Work task :: Below are records; how many of their lines contain "over"? Give the number and no other words.

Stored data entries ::
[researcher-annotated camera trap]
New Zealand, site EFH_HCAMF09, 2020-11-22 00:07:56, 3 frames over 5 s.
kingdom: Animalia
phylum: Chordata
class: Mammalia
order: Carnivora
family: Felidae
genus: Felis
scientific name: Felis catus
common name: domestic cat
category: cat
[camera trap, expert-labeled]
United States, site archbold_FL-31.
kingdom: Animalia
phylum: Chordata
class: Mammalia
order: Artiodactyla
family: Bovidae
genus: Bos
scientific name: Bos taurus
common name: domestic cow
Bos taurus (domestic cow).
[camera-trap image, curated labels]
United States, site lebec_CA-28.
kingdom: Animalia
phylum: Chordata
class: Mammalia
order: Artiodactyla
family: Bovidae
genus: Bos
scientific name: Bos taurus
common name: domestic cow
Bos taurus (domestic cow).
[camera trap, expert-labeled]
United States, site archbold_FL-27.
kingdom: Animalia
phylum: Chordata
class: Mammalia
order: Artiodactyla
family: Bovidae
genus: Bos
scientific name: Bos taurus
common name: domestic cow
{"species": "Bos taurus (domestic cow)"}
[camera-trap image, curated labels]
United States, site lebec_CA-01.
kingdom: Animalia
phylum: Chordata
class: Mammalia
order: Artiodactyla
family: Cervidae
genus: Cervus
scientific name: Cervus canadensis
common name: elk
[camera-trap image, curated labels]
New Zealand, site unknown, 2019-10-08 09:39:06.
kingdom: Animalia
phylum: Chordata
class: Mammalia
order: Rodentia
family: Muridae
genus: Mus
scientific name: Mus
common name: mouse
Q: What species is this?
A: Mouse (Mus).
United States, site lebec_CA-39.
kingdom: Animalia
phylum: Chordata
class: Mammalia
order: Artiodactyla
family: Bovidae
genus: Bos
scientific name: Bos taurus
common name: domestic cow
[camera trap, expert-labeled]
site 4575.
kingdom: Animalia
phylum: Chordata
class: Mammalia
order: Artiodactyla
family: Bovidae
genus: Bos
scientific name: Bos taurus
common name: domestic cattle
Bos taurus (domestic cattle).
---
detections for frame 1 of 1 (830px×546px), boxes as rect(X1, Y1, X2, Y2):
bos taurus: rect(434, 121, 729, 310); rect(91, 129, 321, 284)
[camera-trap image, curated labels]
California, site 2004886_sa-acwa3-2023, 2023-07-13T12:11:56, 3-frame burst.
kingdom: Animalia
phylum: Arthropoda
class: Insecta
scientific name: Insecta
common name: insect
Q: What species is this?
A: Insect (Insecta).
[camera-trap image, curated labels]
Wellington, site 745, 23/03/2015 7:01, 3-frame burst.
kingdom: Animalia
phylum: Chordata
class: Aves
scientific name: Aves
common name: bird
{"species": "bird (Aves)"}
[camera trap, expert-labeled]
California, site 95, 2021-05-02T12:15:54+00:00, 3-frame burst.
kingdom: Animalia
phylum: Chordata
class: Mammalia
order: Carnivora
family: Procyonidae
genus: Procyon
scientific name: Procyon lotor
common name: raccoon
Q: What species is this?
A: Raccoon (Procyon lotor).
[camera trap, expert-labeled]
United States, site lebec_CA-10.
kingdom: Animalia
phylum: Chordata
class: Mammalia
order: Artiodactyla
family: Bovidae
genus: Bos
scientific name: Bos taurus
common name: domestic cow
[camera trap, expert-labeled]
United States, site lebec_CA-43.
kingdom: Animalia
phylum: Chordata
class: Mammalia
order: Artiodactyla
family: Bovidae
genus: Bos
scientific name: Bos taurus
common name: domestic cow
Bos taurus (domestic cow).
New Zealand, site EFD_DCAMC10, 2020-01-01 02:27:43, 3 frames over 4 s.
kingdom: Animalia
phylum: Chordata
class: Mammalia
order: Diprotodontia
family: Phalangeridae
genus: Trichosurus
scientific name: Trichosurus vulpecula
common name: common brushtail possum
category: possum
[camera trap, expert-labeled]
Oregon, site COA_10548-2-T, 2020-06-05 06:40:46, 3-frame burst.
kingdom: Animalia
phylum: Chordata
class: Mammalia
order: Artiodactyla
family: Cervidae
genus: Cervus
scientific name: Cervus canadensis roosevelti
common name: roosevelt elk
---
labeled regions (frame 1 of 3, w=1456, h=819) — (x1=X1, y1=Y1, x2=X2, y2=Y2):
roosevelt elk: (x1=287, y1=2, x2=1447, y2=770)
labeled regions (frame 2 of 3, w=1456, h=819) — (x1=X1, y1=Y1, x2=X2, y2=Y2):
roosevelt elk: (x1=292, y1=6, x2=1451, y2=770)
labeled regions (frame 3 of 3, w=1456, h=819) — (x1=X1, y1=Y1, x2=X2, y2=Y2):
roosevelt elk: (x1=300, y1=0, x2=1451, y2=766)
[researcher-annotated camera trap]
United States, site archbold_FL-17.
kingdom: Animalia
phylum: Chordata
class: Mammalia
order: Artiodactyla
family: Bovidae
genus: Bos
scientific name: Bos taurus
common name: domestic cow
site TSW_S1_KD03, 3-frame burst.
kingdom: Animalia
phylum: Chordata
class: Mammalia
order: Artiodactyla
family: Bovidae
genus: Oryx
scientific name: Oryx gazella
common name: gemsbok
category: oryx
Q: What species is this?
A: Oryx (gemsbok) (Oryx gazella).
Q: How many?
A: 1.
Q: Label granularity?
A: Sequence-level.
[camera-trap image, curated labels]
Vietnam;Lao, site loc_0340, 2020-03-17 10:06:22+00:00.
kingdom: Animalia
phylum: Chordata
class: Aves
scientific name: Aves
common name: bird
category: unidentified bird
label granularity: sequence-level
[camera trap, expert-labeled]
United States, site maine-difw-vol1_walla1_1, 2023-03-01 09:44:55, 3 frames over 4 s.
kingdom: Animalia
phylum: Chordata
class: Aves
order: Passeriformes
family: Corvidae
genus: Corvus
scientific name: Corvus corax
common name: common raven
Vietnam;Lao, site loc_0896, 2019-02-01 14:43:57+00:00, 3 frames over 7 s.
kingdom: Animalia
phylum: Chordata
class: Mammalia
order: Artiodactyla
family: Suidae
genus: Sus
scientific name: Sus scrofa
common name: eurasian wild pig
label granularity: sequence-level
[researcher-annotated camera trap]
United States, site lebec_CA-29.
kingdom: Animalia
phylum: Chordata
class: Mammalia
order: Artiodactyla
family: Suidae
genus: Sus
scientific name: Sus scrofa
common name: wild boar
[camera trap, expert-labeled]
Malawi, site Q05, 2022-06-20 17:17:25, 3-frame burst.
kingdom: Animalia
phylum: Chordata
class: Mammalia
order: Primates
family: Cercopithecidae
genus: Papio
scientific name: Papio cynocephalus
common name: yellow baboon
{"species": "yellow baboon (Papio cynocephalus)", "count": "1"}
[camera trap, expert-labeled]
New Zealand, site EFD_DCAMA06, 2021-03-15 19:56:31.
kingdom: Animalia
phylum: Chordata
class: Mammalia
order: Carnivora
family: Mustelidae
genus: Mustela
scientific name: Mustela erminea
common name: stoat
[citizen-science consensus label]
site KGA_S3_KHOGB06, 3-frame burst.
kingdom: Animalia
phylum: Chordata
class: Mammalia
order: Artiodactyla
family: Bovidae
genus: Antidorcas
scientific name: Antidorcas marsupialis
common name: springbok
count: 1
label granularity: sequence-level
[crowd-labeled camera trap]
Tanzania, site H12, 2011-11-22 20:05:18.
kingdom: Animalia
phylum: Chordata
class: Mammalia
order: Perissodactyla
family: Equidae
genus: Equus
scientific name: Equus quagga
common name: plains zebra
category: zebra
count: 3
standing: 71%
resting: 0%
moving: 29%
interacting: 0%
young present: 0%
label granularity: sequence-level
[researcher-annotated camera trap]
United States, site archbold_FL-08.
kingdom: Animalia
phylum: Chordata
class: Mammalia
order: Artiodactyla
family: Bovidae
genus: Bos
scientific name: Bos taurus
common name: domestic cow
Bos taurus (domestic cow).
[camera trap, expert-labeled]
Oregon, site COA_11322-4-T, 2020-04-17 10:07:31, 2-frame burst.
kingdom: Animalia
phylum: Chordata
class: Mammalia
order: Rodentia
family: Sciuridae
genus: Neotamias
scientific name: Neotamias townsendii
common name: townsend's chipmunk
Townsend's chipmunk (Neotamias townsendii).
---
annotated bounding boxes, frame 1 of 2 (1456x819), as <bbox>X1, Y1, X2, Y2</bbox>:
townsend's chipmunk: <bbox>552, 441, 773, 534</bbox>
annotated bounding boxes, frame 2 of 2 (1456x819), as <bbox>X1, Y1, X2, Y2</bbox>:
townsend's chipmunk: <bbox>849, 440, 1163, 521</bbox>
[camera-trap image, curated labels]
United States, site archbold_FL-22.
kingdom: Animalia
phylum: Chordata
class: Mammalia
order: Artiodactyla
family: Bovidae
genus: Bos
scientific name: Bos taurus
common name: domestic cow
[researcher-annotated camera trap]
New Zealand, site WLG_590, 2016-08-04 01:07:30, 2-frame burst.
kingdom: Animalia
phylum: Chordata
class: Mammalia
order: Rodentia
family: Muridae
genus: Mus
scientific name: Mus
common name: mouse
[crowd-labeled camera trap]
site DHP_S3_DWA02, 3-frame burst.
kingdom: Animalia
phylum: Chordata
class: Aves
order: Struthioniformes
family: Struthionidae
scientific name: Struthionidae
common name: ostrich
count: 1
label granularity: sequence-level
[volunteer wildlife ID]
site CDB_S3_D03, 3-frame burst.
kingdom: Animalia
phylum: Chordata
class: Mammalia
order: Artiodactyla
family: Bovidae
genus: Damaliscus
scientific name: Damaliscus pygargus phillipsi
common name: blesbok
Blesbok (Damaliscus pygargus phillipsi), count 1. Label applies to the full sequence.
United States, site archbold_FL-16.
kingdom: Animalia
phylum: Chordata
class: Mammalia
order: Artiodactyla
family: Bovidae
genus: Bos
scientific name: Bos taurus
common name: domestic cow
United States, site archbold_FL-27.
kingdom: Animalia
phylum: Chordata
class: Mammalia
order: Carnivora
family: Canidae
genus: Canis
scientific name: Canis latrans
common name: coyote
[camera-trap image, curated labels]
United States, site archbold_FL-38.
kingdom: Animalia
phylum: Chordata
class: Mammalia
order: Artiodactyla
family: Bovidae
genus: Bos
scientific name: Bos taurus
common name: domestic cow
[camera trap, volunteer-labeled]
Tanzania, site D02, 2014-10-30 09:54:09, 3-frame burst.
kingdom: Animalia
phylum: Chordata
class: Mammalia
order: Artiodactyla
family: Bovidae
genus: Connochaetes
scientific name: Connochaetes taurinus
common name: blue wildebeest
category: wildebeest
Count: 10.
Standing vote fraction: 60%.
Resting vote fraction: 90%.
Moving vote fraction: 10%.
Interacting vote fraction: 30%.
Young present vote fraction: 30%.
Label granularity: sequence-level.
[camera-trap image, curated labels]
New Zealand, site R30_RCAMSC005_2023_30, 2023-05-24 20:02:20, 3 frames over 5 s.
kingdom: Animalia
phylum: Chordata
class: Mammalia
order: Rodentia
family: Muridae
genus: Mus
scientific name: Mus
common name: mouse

Exercise output :: 5